Segment Open
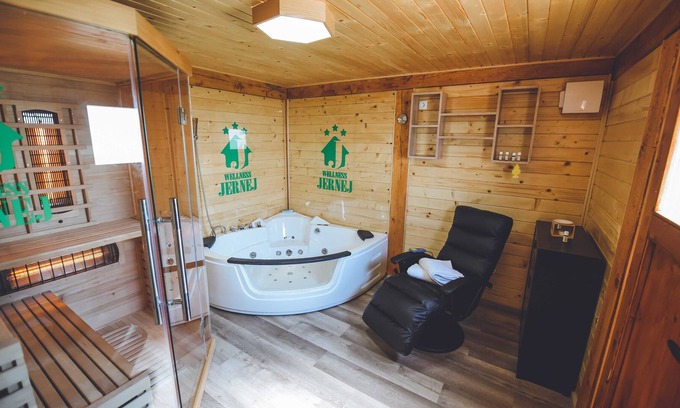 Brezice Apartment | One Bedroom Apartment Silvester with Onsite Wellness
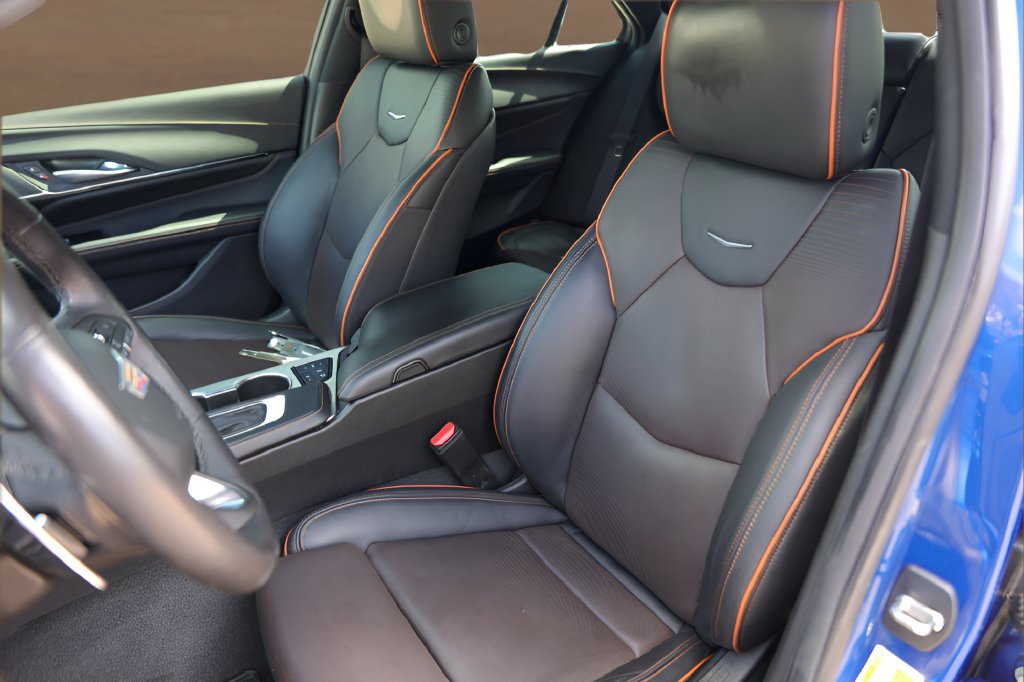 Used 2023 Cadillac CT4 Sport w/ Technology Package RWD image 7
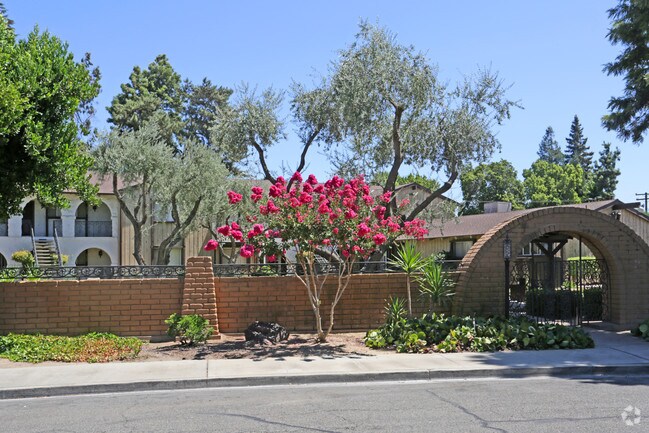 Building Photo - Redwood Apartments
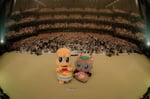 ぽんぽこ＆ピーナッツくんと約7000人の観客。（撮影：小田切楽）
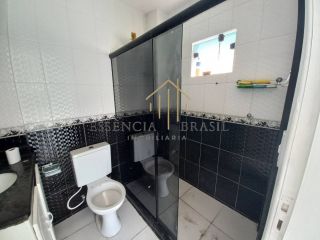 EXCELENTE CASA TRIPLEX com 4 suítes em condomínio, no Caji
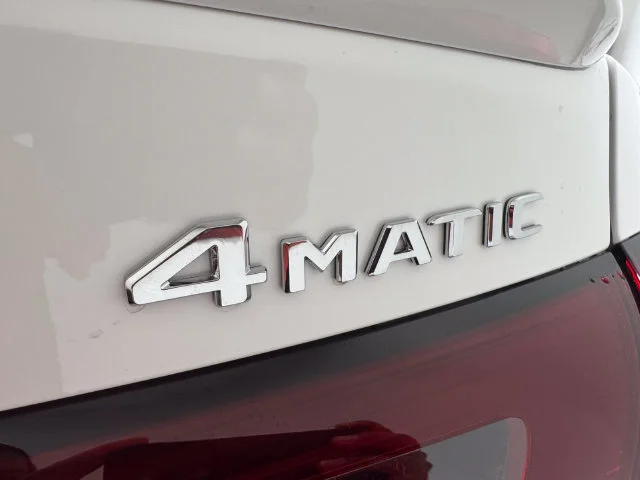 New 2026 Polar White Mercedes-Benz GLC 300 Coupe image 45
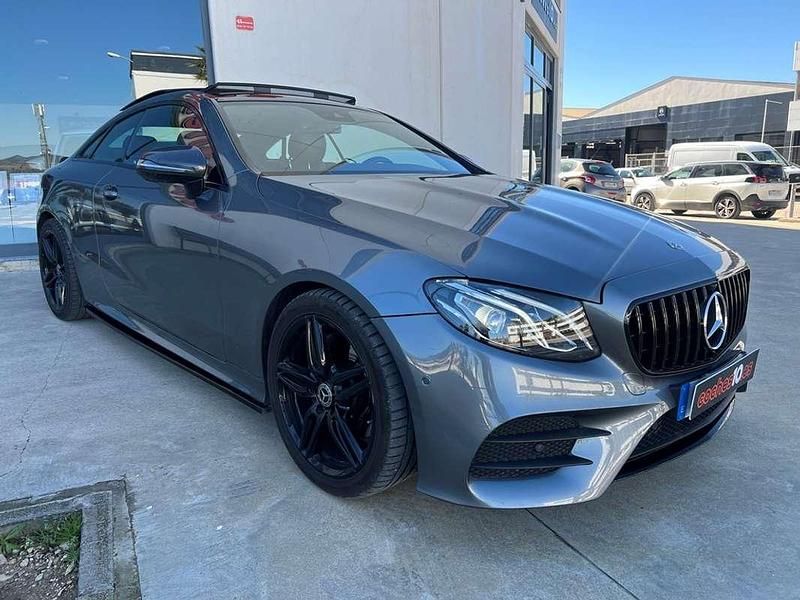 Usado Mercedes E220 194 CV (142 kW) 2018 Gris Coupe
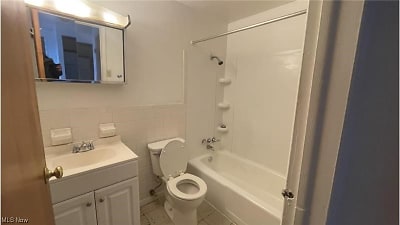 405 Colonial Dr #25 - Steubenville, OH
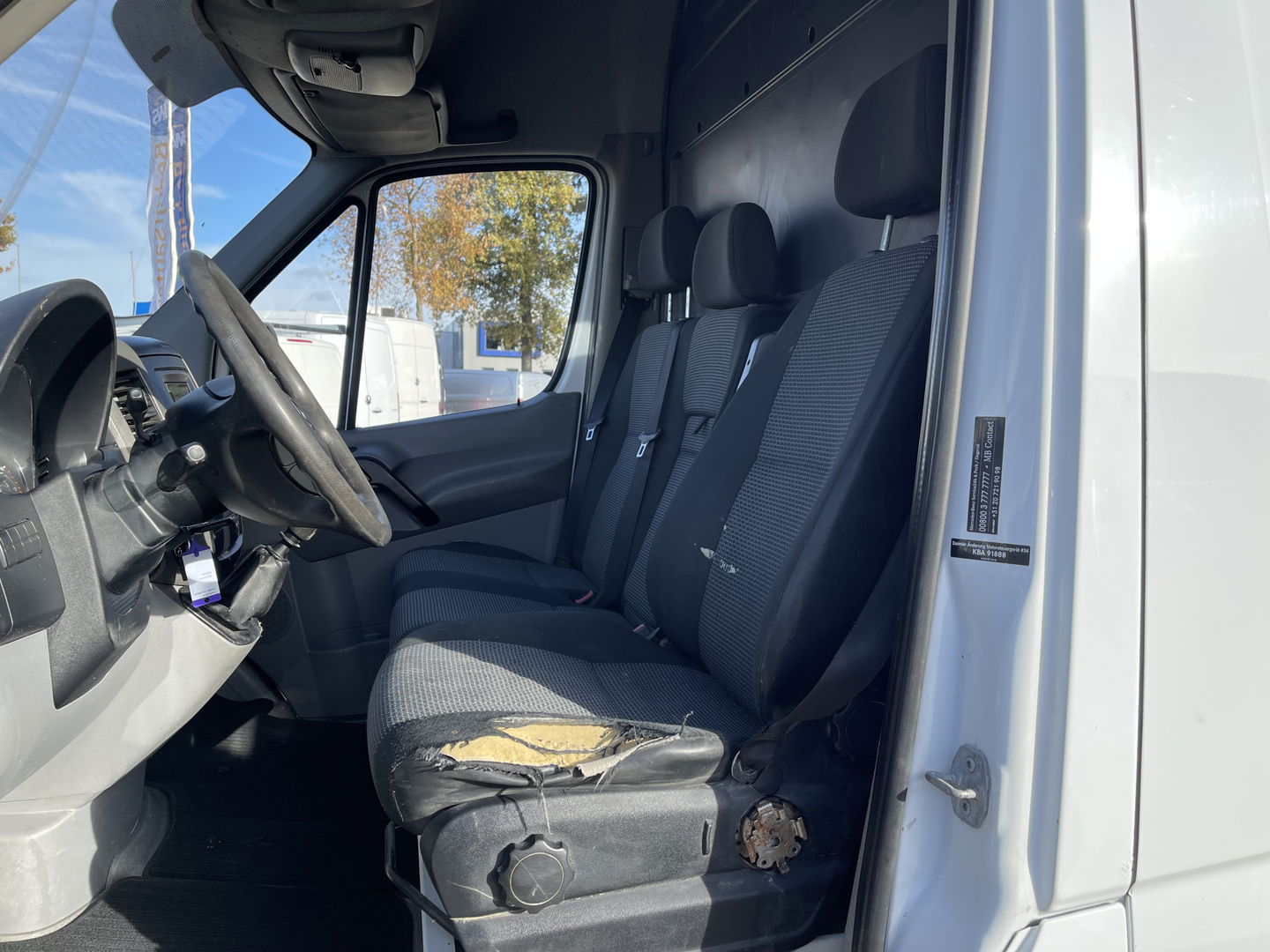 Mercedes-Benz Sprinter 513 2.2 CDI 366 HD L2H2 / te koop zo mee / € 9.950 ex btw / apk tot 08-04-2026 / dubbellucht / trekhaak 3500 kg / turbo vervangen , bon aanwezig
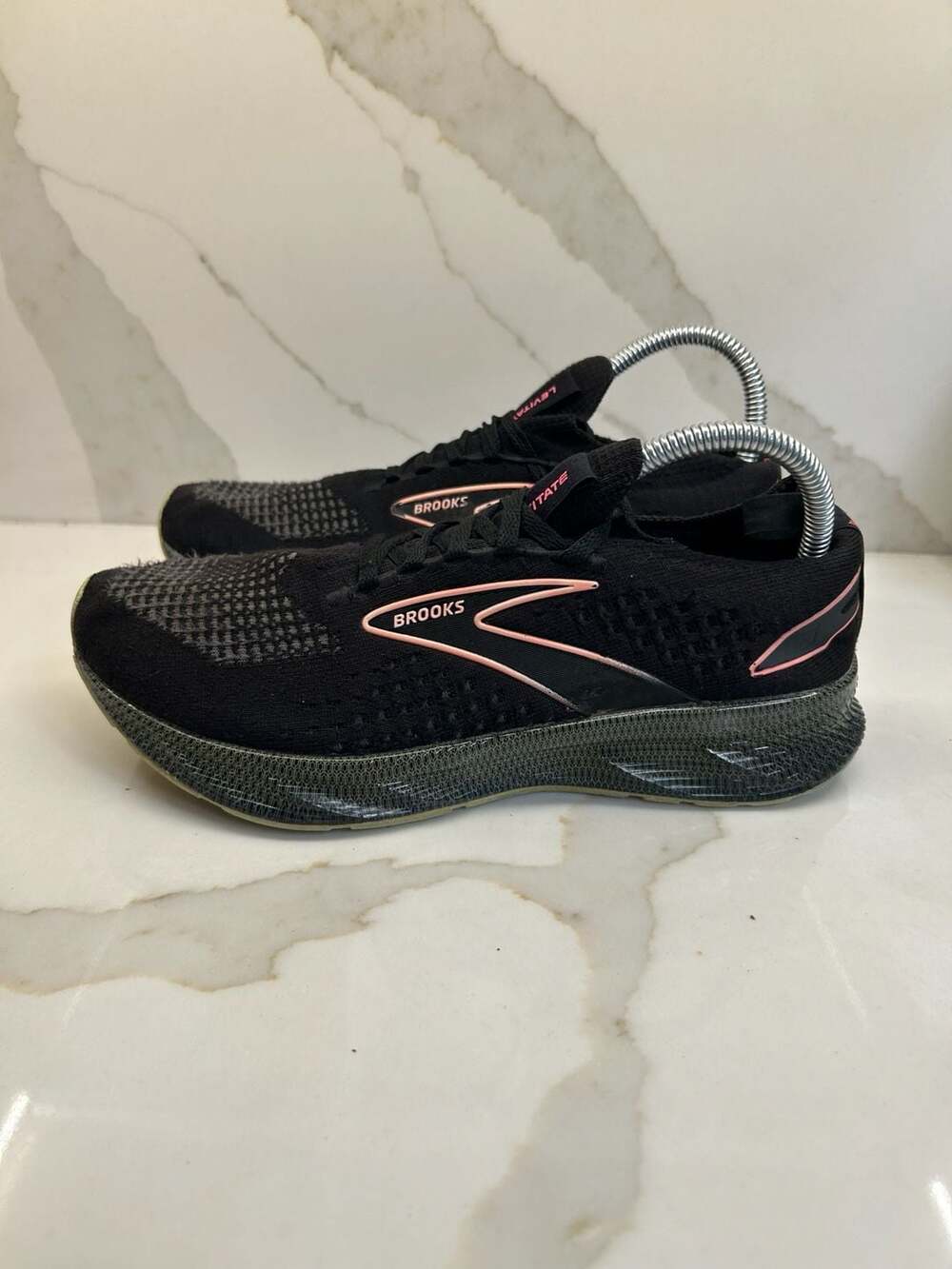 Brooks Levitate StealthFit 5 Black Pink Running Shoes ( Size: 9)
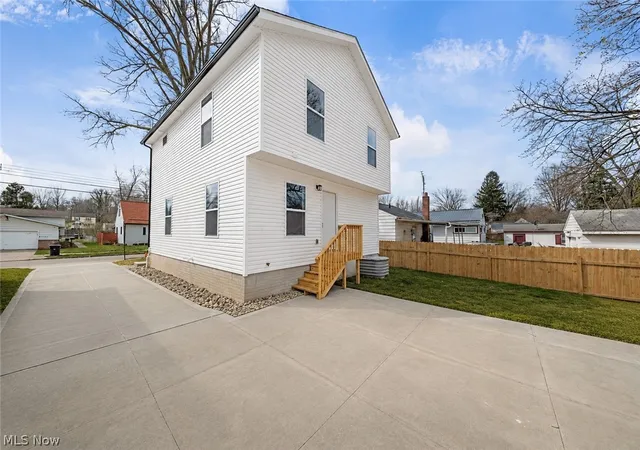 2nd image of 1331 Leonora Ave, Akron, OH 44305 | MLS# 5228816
Segment Closed
▸ **WORK ITEM**
What you write should match, word for word, the lines from the one containing "Brooks Levitate StealthFit" to the end of the listing, with both ends kept and the pictures left out.

▸ **ANSWER BELOW**
 Brooks Levitate StealthFit 5 Black Pink Running Shoes ( Size: 9)
 2nd image of 1331 Leonora Ave, Akron, OH 44305 | MLS# 5228816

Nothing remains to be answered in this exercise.